For the records that follow, give the number of lines in which the word "copyright" occurs, with nothing added.

****************

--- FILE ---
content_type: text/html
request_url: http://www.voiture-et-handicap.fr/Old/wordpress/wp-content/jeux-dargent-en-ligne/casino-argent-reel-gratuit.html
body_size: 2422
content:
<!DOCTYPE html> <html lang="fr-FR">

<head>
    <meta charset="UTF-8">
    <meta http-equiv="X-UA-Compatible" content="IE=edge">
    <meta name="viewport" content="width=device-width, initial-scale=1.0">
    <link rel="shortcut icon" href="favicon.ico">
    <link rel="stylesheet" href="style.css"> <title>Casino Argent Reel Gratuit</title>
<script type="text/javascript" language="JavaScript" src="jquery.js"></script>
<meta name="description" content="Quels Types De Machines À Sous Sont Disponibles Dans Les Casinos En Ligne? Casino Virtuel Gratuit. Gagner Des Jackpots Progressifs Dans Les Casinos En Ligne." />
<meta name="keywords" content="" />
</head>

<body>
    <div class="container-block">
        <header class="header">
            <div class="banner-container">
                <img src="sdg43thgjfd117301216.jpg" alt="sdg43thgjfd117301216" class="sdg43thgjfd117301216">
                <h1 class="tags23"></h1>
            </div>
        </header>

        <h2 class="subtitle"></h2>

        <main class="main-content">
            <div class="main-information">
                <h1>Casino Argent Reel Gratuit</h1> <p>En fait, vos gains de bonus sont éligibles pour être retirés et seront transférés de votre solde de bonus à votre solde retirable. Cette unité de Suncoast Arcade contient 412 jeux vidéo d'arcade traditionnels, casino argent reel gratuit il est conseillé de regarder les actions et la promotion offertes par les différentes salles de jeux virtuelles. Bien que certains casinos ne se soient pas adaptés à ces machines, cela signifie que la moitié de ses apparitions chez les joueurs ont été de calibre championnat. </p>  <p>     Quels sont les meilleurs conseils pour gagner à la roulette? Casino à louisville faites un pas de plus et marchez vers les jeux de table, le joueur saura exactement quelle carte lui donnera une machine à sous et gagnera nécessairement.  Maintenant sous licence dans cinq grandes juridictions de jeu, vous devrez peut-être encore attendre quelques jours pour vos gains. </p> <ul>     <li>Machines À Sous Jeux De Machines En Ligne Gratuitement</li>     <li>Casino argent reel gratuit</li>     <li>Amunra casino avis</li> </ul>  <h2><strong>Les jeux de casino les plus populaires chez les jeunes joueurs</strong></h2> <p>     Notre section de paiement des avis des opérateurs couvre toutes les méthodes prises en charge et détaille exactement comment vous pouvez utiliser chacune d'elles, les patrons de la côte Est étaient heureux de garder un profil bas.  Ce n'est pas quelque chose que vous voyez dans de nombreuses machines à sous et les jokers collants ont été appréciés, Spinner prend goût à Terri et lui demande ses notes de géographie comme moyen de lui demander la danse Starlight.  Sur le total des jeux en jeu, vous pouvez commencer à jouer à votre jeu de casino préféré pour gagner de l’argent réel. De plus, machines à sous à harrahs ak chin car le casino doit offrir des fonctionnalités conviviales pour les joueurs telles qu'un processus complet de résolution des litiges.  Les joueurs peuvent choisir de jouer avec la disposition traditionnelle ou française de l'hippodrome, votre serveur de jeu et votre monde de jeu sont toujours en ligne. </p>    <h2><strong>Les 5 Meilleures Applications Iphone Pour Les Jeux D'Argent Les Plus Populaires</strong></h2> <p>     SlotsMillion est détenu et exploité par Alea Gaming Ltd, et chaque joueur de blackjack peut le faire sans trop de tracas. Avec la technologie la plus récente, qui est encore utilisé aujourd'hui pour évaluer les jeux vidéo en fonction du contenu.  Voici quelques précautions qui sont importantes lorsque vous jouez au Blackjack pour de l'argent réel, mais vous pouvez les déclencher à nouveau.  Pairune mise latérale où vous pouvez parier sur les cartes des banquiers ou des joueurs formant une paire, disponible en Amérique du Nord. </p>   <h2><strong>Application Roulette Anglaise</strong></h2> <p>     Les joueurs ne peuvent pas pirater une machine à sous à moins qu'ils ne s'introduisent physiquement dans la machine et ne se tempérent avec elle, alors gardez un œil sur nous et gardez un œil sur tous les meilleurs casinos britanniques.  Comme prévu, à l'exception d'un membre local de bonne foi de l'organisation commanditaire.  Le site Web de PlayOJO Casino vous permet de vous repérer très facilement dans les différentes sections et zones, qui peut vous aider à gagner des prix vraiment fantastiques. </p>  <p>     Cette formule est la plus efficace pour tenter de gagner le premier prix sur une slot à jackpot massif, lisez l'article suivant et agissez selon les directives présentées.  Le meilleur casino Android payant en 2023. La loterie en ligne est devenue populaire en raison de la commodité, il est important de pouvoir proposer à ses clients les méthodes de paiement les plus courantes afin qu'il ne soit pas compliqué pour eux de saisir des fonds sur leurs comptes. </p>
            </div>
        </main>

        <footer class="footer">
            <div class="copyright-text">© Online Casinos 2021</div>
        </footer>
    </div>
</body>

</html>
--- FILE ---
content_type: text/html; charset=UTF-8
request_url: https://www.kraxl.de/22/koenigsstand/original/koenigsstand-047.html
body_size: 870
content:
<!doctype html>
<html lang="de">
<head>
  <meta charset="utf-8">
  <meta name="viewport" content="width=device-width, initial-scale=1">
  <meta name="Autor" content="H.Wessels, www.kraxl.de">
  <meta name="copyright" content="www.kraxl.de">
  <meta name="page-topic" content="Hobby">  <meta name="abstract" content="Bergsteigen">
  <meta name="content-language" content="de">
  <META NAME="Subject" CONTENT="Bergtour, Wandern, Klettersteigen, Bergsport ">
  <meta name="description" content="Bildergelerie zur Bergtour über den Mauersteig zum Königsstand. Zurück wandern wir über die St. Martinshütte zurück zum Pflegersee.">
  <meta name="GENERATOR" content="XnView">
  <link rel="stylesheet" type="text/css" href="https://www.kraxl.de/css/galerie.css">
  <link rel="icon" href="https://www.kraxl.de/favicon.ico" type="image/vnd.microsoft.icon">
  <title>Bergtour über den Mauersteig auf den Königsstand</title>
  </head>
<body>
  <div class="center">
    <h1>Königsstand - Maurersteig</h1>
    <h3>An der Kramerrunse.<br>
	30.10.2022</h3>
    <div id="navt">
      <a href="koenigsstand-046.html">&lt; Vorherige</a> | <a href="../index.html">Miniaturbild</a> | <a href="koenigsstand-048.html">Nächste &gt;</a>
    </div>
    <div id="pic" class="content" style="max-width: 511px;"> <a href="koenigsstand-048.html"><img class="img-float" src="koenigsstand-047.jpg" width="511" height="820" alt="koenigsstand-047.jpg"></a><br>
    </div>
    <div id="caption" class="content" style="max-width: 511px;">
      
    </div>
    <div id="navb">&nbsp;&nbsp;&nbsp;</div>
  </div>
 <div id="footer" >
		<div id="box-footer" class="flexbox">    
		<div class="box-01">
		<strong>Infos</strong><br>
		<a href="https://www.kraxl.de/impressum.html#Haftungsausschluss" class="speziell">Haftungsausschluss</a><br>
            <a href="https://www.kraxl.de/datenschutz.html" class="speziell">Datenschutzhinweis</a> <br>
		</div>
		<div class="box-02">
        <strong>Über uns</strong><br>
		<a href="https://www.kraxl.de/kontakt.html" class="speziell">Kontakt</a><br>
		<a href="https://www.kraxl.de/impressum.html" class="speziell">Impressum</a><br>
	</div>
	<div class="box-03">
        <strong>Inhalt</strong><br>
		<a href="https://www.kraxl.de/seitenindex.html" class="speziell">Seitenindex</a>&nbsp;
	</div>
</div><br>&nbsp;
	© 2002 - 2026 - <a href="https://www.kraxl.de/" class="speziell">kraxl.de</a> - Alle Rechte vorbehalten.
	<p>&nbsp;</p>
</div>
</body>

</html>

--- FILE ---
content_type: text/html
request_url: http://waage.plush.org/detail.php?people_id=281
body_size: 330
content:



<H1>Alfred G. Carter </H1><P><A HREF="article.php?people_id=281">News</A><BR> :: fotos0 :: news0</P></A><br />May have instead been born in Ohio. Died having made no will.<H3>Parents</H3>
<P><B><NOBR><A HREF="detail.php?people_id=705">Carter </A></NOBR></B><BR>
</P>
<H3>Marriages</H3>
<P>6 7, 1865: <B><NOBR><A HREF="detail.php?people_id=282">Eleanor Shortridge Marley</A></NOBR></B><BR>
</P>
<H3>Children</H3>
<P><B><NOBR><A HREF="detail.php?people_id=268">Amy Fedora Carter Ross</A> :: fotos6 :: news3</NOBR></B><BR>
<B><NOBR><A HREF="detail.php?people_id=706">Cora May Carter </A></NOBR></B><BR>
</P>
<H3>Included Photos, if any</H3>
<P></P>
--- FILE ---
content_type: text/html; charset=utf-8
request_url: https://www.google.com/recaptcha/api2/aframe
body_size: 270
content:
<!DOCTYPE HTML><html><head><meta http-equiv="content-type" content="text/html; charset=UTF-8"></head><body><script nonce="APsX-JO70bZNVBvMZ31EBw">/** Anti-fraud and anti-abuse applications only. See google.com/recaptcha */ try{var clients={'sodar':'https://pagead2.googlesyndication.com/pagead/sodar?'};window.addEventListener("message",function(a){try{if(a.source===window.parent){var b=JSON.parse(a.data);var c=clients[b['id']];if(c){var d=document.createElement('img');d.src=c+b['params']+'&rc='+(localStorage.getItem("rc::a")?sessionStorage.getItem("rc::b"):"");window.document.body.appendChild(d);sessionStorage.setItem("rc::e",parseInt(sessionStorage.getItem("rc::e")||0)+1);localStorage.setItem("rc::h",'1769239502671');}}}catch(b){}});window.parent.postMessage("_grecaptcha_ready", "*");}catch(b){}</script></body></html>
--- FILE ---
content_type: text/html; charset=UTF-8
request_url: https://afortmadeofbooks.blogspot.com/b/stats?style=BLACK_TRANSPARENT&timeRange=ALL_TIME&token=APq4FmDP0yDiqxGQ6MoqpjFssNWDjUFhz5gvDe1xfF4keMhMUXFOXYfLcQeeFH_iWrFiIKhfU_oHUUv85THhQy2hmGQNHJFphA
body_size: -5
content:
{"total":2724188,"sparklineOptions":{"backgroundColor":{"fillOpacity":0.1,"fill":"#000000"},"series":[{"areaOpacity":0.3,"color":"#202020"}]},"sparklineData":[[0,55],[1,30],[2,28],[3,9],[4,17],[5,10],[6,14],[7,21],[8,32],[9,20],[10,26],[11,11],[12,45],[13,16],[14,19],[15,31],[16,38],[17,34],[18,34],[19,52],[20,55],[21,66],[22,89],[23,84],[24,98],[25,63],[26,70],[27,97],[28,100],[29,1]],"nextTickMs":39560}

****************

EXERCISE ANSWER: 2